In contrast to my expectation, as you clearly write, the integrator ITSELF is somehow already acting as a S&H. Apparently, there is no need to attach additionally your nice “Ideal S&H” after it, as the sim. results show in this case the very same value (903 uV) if one compares the nodes “Vo” and “Vo_ext”. So:
2) What would be a CORRECT MODEL / BLOCK DIAGRAM for this circuit? I mean, WHERE, AT WHICH STAGE, conceptually does this sampling “inside” the integrator happen?? If you please could e.g. draw a clear block diagram, similar to those examples below?? This would definitely help! As written in my detailed previous post, should I do for the model option a), or b), or c), or any other combination??? And how to do this also correctly for the more general case, if then the 2 capacitors are not equal anymore (Sampling cap “Cs” and feedback cap “Cf”)! (There of course will appear an additional gain block with value Cs/Cf in the chain). But place before or after that gain block e.g. the sampling block / ZOH which has non-negligible amplitude drop and phase shift at fs/2? Ok, up to now it is still a linear system model but if I need to instantiate it somewhere, where would be the correct place to put it into the whole chain? When I then want to model e.g. additionally the supply limit of the integrator (which is usually done with a saturation block inside the discrete-time integrator loop), then, the model should still somehow yield correct results (at least from the concept point of view) compared to the circuit reference.
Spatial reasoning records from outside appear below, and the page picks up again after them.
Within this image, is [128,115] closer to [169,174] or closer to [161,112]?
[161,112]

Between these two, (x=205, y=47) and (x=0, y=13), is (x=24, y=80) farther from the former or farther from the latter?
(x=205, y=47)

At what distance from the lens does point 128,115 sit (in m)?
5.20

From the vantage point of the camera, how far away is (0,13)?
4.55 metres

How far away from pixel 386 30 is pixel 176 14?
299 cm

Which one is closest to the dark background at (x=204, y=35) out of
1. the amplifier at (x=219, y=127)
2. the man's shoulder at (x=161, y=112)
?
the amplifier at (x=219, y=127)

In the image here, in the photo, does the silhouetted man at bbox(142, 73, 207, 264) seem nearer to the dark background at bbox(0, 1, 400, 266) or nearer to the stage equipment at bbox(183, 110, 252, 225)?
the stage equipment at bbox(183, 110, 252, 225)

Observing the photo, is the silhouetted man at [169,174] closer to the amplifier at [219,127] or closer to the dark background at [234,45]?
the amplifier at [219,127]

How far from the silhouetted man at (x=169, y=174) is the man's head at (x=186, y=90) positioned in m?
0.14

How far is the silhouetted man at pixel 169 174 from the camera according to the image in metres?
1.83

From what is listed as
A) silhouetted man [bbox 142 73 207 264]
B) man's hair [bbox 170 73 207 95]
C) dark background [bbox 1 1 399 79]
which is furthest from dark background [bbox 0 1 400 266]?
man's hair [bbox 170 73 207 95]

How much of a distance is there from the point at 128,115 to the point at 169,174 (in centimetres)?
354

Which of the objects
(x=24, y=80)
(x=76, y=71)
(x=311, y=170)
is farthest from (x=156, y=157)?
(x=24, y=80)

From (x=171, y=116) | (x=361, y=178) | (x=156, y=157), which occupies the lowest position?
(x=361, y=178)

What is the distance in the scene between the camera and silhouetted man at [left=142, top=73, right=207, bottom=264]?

So where to place then the “sampling” block correctly (because the integrator is acting as a S&H)??
The value of the sim. results of option a) are not so bad at least for the simple case (Cs=Cf, no model of the supply limit, etc.) when I try in Matlab with your equations, Ken, compared to the Cadence circuit reference (see the fat red and black line in the figure of my previous post). But conceptually I might be doing a wrong thing here, since I place a S&H block BEFORE the integrator, and we saw from simulation, if I just leave away the integrator in the real schematics, it is a T&H, not a S&H, so maybe option c) is the better choice?
AND, AS I SAID, IT’S NO GOOD ENGINEERING TO JUST TRY COMBINATIONS. I WANT AND NEED TO UNDERSTAND: AT WHICH STAGE throughout the whole model chain TO INSTANTIATE WHICH ITEMS AND WHY, BUT THEREFORE I NEED YOUR HELP!
So making concrete things, where to place exactly these S&H / ZOH elements e.g. into the following linear model of a simple switched-cap integrator I established and why exactly here??? The kT/C noise represents the input source “Vi”, but then ???
Many 1000 thanks for a profound answer in advance,